EXTRACT TO READ:
---

Linear equations are equations that only have variables with a power of 1. To solve linear equation problems with fractions, we have to multiply the entire equation by the least common multiple to eliminate the fractions and then use the conventional method of solving first-degree equations.
In this article, we will look at several examples with answers to master this topic and we will also look at some practice problems and practice what we have learned.
ALGEBRA
Relevant for…
Exploring linear equations with fractions examples and practice problems.
ALGEBRA
Relevant for…
Exploring linear equations with fractions examples and practice problems.
Summary of linear equations with fractions
Recall that, for an equation to be of the first degree, all the variables in the equation must have a maximum power of 1. For example, the equations $latex \frac{1}{3}x+2=6$ and $latex \frac{3}{2}x=\frac{1}{2}x+10$ are first degree equations with fractions. We can solve first degree equations with fractions with the following steps:
Step 1: Remove the fractions: We multiply the entire equation by the least common multiple to remove the fractions.
Step 2: Simplify: We remove the parentheses and other grouping signs and combine like terms.
Step 3: Solve for the variable: We use addition and subtraction to move the variable to only one side of the equation.
Step 4: Solve: We use multiplication and division to solve for the variable completely.
Examples with answers of linear equations with fractions
The following examples of linear equations with fractions have their respective solution. Therefore, you can follow the solving process and fully master solving these types of equations.
EXAMPLE 1
Solve the equation $latex \frac{x}{3}+4=6$.
Solution
Step 1: Remove the fractions: We multiply the entire equation by 3:
$latex \frac{x}{3}+4=6$
$latex x+4(3)=6(3)$
$latex x+12=18$
Step 2: Simplify: We have nothing to simplify.
Step 3: Solve for the variable: We subtract 12 from both sides of the equation:
$latex x+12-12=18-12$
$latex x=6$
Step 4: Solve: We have already got the answer:
$latex x=6$
EXAMPLE 2
Find the value of x in the equation $latex \frac{x+1}{2}+2=4$.
Solution
Step 1: Remove the fractions: We multiply the entire equation by 2:
$latex \frac{x+1}{2}+2=4$
$latex x+1+2(2)=4(2)$
$latex x+1+4=8$
Step 2: Simplify: We combine like terms:
$latex x+1+4=8$
$latex x+5=8$
Step 3: Solve for the variable: We subtract 5 from both sides:
$latex x+5-5=8-5$
$latex x=3$
Step 4: Solve: We have already got the answer:
$latex x=3$
EXAMPLE 3
Find the value of x in the equation $latex \frac{2x+5}{3}+2x=7$.

---

STORED DATA:

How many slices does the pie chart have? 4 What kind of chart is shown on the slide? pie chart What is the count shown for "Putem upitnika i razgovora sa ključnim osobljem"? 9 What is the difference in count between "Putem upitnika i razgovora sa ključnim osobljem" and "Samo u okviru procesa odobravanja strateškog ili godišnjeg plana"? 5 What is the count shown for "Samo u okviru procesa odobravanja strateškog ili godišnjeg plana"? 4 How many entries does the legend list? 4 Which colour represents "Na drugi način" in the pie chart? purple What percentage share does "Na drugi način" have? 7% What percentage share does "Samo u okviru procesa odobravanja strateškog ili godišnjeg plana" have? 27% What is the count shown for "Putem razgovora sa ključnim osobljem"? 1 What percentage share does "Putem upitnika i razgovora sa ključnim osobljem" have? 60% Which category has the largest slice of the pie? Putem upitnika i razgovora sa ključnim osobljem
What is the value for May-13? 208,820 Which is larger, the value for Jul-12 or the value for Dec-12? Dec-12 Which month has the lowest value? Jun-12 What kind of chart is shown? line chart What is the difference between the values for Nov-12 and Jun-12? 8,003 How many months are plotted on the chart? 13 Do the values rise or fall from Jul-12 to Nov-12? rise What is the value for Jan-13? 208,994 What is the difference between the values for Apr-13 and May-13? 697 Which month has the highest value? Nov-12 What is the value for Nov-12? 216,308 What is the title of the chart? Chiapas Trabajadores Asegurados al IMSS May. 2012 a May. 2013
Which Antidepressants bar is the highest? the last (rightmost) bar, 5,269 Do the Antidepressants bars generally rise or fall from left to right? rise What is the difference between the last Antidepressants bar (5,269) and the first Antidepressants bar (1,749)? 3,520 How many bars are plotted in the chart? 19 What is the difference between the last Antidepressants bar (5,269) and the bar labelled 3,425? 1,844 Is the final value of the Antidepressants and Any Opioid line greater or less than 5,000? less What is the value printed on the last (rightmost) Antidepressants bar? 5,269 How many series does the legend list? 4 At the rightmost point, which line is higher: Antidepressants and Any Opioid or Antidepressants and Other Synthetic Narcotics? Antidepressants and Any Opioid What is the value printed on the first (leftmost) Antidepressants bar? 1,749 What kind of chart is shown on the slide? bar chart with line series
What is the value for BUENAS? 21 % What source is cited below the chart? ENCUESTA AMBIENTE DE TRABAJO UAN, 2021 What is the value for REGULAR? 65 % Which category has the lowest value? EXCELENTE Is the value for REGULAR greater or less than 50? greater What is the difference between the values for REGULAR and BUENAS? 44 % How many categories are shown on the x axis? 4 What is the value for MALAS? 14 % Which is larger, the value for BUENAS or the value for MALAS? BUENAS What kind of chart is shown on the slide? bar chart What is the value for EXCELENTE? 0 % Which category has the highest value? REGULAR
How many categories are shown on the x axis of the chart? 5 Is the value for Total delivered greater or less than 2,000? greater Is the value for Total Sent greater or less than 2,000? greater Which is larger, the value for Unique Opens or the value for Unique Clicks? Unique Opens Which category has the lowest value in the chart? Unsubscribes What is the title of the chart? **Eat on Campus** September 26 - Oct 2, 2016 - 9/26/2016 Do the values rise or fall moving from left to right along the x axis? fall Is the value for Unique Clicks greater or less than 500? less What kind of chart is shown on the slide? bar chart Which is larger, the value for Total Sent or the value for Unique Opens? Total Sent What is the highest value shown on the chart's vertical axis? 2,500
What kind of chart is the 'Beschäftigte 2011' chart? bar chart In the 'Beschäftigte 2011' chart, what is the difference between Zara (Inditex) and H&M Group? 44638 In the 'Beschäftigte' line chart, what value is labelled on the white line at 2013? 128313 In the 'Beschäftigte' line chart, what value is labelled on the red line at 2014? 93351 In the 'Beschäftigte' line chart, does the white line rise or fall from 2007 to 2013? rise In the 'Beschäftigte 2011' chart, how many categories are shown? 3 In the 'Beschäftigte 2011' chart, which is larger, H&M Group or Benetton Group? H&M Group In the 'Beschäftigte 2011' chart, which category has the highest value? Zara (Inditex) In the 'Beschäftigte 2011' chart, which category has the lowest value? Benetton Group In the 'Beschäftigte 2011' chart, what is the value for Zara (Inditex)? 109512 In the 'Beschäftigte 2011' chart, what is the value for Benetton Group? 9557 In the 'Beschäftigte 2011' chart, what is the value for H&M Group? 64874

---

Continue the tutorial on linear equations with fractions, starting right after its final sentence. The rows come from a separate source, not from the tutorial on linear equations with fractions.

SOLVED PROBLEM:
Solution
Step 1: Remove the fractions: We multiply the entire equation by 3:
$latex \frac{2x+5}{3}+2x=7$
$latex 2x+5+2x(3)=7(3)$
$latex 2x+5+6x=21$
Step 2: Simplify: We combine like terms:
$latex 2x+5+6x=21$
$latex 8x+5=21$
Step 3: Solve for the variable: We subtract 5 from both sides:
$latex 8x+5-5=21-5$
$latex 8x=16$
Step 4: Solve: We divide both sides by 8:
$latex \frac{8x}{8}=\frac{16}{8}$
$latex x=2$
Start now: Explore our additional Mathematics resources
EXAMPLE 4
Find the value of x in the equation $latex \frac{3x-4}{4}+6=2x+10$.
Solution
Step 1: Remove the fractions: We multiply the entire equation by 4:
$latex \frac{3x-4}{4}+6=2x+10$
$latex 3x-4+6(4)=2x(4)+10(4)$
$latex 3x-4+24=8x+40$
Step 2: Simplify: We combine like terms:
$latex 3x-4+24=8x+40$
$latex 3x+20=8x+40$
Step 3: Solve for the variable: We subtract 20 and 8x from both sides of the equation:
$latex 3x+20-20=8x+40-20$
$latex 3x=8x+20$
$latex 3x-8x=8x+20-8x$
$latex -5x=20$
Step 4: Solve: We divide both sides by -5:
$latex \frac{-5x}{-5}=\frac{20}{-5}$
$latex x=-4$
EXAMPLE 5
Solve the equation $latex \frac{t+5}{2}+5=\frac{t-6}{3}+10$ for t.
Solution
Step 1: Remove the fractions: We multiply the entire equation by 6:
$latex \frac{t+5}{2}+5=\frac{t-6}{3}+10$
$latex 3(t+5)+5(6)=2(t-6)+10(6)$
$latex 3(t+5)+30=2(t-6)+60$
Step 2: Simplify: We expand the parentheses and combine like terms:
$latex 3(t+5)+30=2(t-6)+60$
$latex 3t+15+30=2t-12+60$
$latex 3t+45=2t+48$
Step 3: Solve for the variable: We subtract 45 and 2 t from both sides:
$latex 3t+45-45=2t+48-45$
$latex 3t=2t+3$
$latex 3t-2t=2t+3-2t$
$latex t=3$
Step 4: Solve: We already got the answer:
$latex t=3$
EXAMPLE 6
Solve the equation $latex \frac{5x-10}{2}+5=2(2x-2)+1$.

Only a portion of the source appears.